500 dollars de plus pour un Mac, ce n'est pas que pour un logo en forme de pomme
Par Victor Brito, le mardi 24 mars 2009, à 18h36 - Lien permanent
Payer 500 dollars de plus pour un ordinateur dans l'environnement économique actuel — avec les mêmes composants, payer 500 dollars de plus pour avoir un logo dessus ? Je pense que c'est une proposition qui défie n'importe qui.
Ces propos, rapportés par ZDNet, sont de Steve Ballmer, le patron de Microsoft, et ne tarderont peut-être pas à rejoindre l'anthologie des phrases choc prononcées par ce personnage.

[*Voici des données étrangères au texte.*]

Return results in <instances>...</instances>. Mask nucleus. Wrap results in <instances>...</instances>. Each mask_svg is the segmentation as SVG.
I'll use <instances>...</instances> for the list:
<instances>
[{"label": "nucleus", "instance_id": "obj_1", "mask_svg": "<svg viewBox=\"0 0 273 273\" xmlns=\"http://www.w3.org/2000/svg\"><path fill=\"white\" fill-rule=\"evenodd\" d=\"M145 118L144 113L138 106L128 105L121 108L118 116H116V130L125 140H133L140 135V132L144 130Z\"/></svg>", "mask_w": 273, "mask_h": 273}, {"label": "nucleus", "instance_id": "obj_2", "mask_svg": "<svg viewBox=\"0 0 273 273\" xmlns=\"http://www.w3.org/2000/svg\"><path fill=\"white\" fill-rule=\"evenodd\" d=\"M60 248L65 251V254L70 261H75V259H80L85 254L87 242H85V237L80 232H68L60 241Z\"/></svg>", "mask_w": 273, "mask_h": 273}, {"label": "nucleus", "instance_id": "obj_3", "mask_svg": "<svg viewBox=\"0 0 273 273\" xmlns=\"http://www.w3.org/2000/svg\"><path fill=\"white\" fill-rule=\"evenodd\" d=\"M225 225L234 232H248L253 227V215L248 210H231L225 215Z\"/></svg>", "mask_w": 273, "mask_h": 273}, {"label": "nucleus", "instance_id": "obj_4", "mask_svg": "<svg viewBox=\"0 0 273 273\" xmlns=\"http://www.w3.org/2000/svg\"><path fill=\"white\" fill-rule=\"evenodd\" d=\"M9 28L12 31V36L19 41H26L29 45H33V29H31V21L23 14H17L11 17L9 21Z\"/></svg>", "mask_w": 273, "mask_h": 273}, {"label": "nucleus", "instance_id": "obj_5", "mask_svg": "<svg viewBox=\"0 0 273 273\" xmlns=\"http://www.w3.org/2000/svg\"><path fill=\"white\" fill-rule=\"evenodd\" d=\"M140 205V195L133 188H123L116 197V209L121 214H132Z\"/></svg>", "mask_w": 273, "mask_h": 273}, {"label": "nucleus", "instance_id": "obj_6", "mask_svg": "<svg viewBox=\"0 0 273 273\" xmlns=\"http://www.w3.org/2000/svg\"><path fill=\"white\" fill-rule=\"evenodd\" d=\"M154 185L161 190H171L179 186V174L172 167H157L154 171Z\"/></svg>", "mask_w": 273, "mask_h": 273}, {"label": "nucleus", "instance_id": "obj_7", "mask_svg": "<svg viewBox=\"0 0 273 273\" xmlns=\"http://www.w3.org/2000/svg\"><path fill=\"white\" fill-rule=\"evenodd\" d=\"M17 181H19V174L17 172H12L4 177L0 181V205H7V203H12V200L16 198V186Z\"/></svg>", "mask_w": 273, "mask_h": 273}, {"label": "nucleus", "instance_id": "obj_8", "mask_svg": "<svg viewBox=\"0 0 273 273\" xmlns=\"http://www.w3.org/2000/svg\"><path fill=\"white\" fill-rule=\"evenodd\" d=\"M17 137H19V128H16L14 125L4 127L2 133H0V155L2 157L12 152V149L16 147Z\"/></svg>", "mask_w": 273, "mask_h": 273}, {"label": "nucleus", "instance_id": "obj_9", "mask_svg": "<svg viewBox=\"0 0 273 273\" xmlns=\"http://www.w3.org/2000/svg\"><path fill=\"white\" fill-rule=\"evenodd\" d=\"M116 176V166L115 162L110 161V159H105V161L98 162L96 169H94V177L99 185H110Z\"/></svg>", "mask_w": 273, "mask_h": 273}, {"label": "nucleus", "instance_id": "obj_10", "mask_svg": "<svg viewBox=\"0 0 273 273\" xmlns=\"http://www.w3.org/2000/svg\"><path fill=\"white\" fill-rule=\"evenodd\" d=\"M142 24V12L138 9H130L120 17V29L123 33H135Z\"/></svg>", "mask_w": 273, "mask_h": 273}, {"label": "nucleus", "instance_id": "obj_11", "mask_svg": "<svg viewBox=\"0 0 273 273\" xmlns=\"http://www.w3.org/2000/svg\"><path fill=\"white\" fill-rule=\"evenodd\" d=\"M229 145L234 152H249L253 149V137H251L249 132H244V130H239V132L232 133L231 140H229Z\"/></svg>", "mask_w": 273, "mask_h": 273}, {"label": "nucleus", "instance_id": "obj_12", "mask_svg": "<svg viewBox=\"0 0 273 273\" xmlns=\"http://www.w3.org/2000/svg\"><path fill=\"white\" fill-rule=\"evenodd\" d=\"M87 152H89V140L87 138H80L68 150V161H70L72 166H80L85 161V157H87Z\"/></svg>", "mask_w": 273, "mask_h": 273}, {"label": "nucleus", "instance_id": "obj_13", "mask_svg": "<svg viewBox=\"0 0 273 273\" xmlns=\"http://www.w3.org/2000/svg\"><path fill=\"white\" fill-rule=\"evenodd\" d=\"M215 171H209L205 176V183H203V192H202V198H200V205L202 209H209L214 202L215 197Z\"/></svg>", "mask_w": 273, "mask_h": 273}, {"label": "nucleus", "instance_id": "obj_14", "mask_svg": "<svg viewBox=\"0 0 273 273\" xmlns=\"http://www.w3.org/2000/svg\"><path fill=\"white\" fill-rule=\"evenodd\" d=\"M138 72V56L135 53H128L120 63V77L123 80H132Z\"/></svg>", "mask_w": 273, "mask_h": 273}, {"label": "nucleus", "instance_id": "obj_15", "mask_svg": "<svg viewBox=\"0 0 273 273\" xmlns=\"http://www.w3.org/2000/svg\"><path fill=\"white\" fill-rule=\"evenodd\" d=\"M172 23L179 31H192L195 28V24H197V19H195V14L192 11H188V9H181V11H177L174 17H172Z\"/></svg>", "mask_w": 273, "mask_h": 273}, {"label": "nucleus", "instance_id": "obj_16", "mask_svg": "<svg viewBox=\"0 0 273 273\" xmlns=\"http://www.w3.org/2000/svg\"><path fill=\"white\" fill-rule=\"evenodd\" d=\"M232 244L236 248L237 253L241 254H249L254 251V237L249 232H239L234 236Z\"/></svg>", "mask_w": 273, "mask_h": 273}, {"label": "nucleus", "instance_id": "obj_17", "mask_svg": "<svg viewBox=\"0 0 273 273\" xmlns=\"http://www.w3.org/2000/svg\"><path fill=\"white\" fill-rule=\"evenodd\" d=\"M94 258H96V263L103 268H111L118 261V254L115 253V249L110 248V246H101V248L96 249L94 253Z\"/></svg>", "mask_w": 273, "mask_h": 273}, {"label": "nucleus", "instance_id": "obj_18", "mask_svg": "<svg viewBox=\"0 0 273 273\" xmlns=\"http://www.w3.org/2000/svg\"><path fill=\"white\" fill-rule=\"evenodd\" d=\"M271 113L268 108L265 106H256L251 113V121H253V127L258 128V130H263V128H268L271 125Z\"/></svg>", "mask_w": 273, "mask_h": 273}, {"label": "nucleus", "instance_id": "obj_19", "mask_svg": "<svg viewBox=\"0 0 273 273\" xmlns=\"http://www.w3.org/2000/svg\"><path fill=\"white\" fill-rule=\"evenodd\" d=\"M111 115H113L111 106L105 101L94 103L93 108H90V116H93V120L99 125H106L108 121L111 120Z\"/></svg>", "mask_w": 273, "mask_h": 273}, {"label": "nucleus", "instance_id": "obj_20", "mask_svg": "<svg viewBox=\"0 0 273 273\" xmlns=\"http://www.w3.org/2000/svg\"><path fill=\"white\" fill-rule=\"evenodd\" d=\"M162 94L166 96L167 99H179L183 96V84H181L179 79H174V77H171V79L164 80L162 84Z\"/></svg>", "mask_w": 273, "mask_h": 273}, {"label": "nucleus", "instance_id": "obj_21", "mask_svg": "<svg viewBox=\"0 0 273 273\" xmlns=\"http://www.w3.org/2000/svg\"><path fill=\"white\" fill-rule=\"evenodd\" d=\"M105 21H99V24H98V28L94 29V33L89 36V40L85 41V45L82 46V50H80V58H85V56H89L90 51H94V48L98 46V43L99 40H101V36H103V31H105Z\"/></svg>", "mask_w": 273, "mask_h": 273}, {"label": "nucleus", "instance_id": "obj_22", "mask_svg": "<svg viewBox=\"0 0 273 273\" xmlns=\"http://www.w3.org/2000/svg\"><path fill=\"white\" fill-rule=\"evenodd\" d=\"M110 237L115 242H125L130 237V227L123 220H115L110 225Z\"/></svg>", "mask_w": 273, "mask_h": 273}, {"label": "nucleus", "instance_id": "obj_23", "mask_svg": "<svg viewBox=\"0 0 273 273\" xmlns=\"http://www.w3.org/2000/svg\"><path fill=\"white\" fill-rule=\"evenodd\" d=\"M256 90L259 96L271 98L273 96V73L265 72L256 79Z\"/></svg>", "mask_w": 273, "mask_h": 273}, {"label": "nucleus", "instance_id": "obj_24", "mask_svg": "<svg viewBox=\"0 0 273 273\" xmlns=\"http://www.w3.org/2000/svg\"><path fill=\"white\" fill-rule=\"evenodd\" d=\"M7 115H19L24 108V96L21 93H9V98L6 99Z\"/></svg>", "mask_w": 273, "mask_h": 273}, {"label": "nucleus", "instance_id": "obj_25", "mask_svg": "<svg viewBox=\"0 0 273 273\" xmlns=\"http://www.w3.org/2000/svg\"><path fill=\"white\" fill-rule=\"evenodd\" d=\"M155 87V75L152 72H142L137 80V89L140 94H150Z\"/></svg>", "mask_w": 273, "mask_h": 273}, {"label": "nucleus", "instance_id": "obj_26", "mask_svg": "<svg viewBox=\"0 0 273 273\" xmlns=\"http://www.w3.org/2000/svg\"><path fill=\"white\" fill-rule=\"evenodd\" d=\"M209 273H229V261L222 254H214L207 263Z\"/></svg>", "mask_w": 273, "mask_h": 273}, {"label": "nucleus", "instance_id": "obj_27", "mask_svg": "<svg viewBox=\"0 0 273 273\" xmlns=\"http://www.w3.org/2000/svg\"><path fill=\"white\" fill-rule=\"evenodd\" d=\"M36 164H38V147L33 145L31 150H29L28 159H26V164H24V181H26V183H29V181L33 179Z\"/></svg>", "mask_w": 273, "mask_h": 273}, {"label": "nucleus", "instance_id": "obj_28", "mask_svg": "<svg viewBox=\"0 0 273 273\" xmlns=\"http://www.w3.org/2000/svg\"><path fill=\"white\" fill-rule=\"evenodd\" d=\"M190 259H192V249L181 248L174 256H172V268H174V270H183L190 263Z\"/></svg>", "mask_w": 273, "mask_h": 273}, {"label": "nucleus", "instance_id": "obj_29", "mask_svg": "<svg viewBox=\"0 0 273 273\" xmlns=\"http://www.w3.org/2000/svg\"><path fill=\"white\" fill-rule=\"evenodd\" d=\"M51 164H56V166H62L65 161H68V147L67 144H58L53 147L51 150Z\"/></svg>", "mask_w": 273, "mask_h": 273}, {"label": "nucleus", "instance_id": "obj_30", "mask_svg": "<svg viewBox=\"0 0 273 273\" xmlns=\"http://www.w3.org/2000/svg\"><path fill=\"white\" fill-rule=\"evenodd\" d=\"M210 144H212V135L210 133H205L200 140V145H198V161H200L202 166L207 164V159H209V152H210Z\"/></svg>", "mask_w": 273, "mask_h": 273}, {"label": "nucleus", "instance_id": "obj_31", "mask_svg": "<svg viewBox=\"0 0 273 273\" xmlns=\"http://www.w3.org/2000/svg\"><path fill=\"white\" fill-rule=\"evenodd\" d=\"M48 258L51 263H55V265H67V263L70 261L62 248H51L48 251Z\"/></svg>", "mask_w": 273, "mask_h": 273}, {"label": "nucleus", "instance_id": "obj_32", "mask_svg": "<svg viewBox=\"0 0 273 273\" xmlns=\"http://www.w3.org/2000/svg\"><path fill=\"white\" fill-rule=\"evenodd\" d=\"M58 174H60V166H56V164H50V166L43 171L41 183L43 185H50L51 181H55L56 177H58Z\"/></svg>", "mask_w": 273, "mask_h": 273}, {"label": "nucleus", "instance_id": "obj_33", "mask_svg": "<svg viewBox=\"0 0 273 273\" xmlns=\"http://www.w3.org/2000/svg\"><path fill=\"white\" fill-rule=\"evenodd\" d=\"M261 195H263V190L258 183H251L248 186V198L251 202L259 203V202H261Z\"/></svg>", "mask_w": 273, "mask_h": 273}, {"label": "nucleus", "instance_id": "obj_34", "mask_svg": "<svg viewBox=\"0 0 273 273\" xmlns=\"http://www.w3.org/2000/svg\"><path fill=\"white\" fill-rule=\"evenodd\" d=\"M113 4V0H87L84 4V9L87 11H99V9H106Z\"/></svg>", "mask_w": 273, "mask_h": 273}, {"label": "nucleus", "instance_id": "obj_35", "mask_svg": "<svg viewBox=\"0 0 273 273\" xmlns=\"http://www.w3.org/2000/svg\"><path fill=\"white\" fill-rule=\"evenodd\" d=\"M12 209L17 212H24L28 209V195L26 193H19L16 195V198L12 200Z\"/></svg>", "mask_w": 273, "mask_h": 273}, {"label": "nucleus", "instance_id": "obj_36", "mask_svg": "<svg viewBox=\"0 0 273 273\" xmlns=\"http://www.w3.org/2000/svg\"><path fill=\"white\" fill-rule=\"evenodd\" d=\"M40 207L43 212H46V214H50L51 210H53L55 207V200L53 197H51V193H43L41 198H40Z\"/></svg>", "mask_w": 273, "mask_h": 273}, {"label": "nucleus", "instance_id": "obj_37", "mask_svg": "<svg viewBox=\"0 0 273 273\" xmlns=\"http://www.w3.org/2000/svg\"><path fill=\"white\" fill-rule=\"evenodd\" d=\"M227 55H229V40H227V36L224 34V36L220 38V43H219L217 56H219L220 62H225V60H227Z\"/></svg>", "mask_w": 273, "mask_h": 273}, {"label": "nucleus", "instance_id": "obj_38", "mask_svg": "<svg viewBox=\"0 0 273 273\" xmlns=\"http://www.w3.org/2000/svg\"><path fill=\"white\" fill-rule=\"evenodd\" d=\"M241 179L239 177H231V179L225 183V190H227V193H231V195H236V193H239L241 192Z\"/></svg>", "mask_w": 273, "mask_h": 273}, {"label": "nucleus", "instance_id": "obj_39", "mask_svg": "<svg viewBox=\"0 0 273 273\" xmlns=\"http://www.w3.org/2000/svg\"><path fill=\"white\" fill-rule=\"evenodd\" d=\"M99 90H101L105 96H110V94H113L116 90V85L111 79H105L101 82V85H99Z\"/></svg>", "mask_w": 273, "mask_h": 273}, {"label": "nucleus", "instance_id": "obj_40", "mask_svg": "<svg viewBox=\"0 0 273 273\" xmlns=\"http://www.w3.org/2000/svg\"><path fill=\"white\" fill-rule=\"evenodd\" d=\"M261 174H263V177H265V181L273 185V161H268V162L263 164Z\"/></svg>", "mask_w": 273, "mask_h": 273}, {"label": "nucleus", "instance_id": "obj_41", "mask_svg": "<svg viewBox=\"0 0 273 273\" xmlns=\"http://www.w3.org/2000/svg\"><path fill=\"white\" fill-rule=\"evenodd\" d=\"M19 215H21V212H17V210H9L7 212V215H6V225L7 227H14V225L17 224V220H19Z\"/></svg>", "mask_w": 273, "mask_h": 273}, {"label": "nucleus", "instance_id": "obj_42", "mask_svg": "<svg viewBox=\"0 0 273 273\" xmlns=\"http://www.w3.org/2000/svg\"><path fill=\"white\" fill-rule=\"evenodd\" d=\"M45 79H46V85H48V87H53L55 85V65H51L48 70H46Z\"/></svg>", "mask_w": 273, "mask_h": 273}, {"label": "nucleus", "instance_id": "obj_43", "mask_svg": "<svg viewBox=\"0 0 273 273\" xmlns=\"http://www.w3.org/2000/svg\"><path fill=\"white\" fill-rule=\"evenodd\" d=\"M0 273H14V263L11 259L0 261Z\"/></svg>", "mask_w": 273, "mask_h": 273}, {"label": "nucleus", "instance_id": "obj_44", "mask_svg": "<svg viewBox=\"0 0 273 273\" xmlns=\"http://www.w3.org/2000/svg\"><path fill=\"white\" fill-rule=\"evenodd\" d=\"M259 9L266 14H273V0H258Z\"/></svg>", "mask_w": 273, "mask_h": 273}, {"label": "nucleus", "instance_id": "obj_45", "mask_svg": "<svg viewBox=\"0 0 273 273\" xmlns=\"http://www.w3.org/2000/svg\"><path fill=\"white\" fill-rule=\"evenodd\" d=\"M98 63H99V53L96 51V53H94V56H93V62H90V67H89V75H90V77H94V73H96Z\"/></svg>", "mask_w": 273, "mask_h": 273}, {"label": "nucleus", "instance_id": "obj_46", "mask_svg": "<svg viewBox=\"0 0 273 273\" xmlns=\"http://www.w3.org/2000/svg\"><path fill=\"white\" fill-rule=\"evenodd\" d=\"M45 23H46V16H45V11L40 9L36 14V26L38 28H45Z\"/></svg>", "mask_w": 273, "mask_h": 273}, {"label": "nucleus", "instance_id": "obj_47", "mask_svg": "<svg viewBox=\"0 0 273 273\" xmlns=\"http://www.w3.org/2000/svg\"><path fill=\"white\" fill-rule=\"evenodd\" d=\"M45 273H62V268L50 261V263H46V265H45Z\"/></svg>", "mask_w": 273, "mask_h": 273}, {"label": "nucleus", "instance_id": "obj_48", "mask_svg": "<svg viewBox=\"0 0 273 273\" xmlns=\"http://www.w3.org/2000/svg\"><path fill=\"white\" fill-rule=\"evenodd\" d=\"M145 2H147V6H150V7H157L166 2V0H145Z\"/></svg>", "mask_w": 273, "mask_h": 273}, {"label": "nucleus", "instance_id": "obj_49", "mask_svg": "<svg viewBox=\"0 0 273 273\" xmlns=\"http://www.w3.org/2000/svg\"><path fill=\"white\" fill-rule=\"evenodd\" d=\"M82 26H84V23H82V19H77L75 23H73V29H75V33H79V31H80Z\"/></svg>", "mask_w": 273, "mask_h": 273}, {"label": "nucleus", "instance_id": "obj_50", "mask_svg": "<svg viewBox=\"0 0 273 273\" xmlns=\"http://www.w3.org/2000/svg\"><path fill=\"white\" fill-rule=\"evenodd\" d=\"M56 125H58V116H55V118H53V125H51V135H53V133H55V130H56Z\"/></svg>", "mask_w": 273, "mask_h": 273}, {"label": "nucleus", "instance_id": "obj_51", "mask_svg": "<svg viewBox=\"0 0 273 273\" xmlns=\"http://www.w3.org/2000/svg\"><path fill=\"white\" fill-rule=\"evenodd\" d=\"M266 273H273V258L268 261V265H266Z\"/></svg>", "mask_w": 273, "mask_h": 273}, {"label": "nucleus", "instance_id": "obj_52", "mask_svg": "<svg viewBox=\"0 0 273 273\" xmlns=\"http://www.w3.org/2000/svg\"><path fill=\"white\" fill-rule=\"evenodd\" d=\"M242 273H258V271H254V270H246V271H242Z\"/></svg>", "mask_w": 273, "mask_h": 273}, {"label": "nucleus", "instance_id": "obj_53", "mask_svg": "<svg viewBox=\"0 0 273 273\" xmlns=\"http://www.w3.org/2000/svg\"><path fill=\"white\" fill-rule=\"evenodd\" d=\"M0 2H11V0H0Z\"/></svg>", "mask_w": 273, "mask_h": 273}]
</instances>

En tout cas, ces propos n'ont pas tardé à susciter des réactions, comme celle de MacBidouille.com, dont voici un extrait (qui ne manque pas d'appuyer là où ça fait mal
) :
Si l'on nous a souvent accuser de faire du troll anti PC, nous ne lui arrivons pas à la cheville tant son raccourci est à la limite du choquant. Pourtant il est révélateur ; Ballmer a cherché à comparer la partie matérielle alors que sa société ne s'occupe que de logiciels. Certes, un Mac est souvent très proche d'un PC intérieurement, mais justement, la plus grande différence se situe au niveau du système d'exploitation, et nous n'avons aucun doute sur le meilleur OS, Vista ayant prouvé sa capacité à ne pas se vendre sans avoir besoin d'Apple.
En fait, et de manière plus générale, depuis que Ballmer est aux commandes de Microsoft, la société n'a pas enregistré un seul grand succès :
- Vista ? Un échec retentissant.
- Le Zune ? Sans commentaire.
- Windows Mobile ? Ils se battent avec trois temps de retard sur l'iPhone.
- La Xbox 360 ? Elle ne s'est pas imposée comme standard.
Si nous devions réellement donner une opinion sur la manière dont il conduit Microsoft, nous le rapprocherions du pilote du Titanic. Il conduit un truc énorme, très joli, très imposant et tant qu'il ne faut pas changer de direction tout va bien.
Bref, à défaut d'acquérir un ultraportable tournant sous Linux, débourser plus pour un ordinateur proposant un système d'exploitation alternatif de qualité, comme Mac OS X, n'est pas choquant, quelle que soit la conjoncture économique.